What to work on:
- a) In the passage on the SHARE API, which fields are listed as required?
- b) Quote the passage on the SHARE API word for word, beginning at "We'll use the" and stopping after "it was updated.".

Passage given:
********************
The SHARE API has different endpoints. One of those endpoints returns a list of all of the providers that SHARE is harvesting from, along with their short names, official names, links to their homepages, and a simple version of an icon representing their service, in a parsable format called json.

Let's make a call to that API endpoint using the requests libarary, get the json data, and print out all of the shortnames and longnames.

In [None]:
import requests

data = requests.get('https://osf.io/api/v1/share/providers/').json()

for source in data['providerMap'].keys():
    print(
        '{} - {}'.format(
            data['providerMap'][source]['short_name'],
            data['providerMap'][source]['long_name'].encode('utf-8')
        )
    )


#### SHARE Schema

You can make queries against any of the fields defined in the [SHARE Schema](https://github.com/CenterForOpenScience/SHARE-Schema/blob/master/share.yaml). If we were able to harvest the information from the original source, it should appear in SHARE. However, not all fields are required for every document. 

Required fields include:
- title
- contributors
- uris
- providerUpdatedDateTime

We add some information after each document is harvested inside the field shareProperties, including:
- source (where the document was originally harvested)
- docID  (a unique identifier for that object from that source)

These two fields can be combined to make a unique document identifier.

## Simple Queries

We need a URL to use to access the SHARE API.

In [None]:
OSF_APP_URL = 'https://osf.io/api/v1/share/search/'

Let's get the first 3 results from the most basic query - the first page of the most recently updated research release events in SHARE.

We'll use the URL parsing library furl to keep track of all of our arguments to the URL, because we'll be modifying them as we go along. We'll print the URL as we go to take a look at it, so we know what we're requesting.

We'll print out the result's title, original source, and when it was updated.

In [None]:
import furl

search_url = furl.furl(OSF_APP_URL)
search_url.args['size'] = 3
search_url.args['sort'] = 'providerUpdatedDateTime'
recent_results = requests.get(search_url.url).json()

print('The request URL is {}'.format(search_url.url))
print('----------')
for result in recent_results['results']:
    print(
        '{} -- from {} -- updated at {}'.format(
            result['title'].encode('utf-8'),
            result['shareProperties']['source'],
            result['providerUpdatedDateTime']
        )
********************
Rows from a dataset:
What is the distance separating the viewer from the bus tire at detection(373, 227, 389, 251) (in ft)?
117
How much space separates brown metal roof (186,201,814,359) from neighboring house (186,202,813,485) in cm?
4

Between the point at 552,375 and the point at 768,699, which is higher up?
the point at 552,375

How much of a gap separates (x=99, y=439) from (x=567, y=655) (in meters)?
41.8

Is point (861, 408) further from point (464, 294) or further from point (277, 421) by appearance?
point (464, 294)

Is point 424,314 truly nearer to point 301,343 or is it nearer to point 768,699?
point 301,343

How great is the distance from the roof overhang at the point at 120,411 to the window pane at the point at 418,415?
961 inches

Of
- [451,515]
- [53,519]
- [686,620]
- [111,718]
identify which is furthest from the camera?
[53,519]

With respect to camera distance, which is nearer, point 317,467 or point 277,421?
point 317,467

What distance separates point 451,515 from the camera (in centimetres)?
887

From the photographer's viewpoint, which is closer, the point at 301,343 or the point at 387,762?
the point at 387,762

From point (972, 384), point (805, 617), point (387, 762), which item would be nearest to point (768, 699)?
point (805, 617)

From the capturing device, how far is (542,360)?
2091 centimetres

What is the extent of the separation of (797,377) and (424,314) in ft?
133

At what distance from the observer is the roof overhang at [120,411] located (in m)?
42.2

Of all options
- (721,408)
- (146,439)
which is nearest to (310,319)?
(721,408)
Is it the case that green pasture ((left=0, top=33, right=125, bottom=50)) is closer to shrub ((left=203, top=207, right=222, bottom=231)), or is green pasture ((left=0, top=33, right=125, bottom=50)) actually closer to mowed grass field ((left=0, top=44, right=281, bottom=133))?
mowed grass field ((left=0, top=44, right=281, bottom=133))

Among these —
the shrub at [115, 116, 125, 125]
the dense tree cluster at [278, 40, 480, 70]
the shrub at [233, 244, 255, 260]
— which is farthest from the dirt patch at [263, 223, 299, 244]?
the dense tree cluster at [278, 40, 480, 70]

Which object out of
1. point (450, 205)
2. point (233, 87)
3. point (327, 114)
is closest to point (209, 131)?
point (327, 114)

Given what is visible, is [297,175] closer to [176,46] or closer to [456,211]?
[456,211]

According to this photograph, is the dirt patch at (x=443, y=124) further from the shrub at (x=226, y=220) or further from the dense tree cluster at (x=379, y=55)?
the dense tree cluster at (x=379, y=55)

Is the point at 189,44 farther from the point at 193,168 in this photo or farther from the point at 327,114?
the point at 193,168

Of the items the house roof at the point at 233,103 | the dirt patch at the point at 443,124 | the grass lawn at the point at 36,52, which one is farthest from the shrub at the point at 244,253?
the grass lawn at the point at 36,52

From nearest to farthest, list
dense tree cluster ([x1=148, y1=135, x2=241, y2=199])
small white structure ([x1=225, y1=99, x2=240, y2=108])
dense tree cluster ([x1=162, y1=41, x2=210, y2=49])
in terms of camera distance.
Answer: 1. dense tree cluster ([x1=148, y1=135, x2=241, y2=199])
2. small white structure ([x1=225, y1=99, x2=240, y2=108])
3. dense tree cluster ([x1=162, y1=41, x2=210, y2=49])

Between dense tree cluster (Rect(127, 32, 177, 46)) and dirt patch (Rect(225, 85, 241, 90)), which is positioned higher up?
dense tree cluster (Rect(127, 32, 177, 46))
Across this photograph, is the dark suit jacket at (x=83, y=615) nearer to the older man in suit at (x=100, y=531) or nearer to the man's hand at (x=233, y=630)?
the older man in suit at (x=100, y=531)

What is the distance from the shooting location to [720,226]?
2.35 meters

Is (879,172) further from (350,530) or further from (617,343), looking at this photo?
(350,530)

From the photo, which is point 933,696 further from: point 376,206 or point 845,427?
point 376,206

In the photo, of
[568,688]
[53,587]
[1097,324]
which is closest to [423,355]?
********************
Per-task answers:
- a) Title, contributors, uris, and providerUpdatedDateTime.

- b)
We'll use the URL parsing library furl to keep track of all of our arguments to the URL, because we'll be modifying them as we go along. We'll print the URL as we go to take a look at it, so we know what we're requesting.

We'll print out the result's title, original source, and when it was updated.